Clarissa Riojas is a Children & Society BDP student who spent the fall 2013 semester interning with the Texas Center for Education Policy. She helped organize a conference to address the need for more Latino children’s literature in libraries and schools, and she also helped initiate the process of developing a Mexican American Saturday school.
“It was inspiring to see how collaboration between a group of powerful and passionate individuals helped to create change in the community.”
How did you find your internship?
I sent an email to Dr. Angela Valenzuela, asking if she’d consider being my faculty advisor for a research project. In reading my email, she saw that my interests in Latino Literature aligned with a project she was already working on. She asked me if I would be willing to come onboard with her!

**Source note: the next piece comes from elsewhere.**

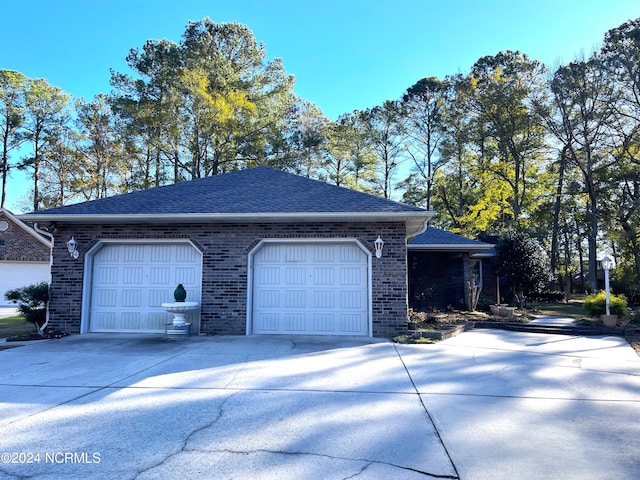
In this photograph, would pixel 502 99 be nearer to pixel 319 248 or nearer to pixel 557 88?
pixel 557 88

Describe the work you did as an intern.
During my internship, I helped organize a conference that discussed the lack of Latino children’s literature in libraries and schools. Currently, we are in the process of developing a Mexican American Saturday school, where children will become educated on their cultural history. I have researched ethnic studies programs, their impact, and the ways in which they are implemented through curriculum.
What was the most rewarding aspect of your Connecting Experience?

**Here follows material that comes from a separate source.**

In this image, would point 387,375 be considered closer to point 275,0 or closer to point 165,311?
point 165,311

The relationships I formed have been the most rewarding part of my experience. Through my internship, I had the opportunity to meet community activists, educators, librarians, and graduate students. It was inspiring to see how collaboration between a group of powerful and passionate individuals helped to create change in the community. I have learned so much from everyone I have met, and I will cherish their teachings throughout my educational and professional career.
In what ways has this Connecting Experience shaped your plans for the future?
My heart has always been in changing the education system. However, I wasn’t always sure what career in education I wanted to pursue. Before my Connecting Experience, I planned to attend law school. After my internship with the Texas Center for Educational Policy (TCEP), I have realized that I have a strong interest in policy-making. Graduate school is now in my future, and I am thankful to BDP and TCEP for having played such a large role in helping me discover my passion.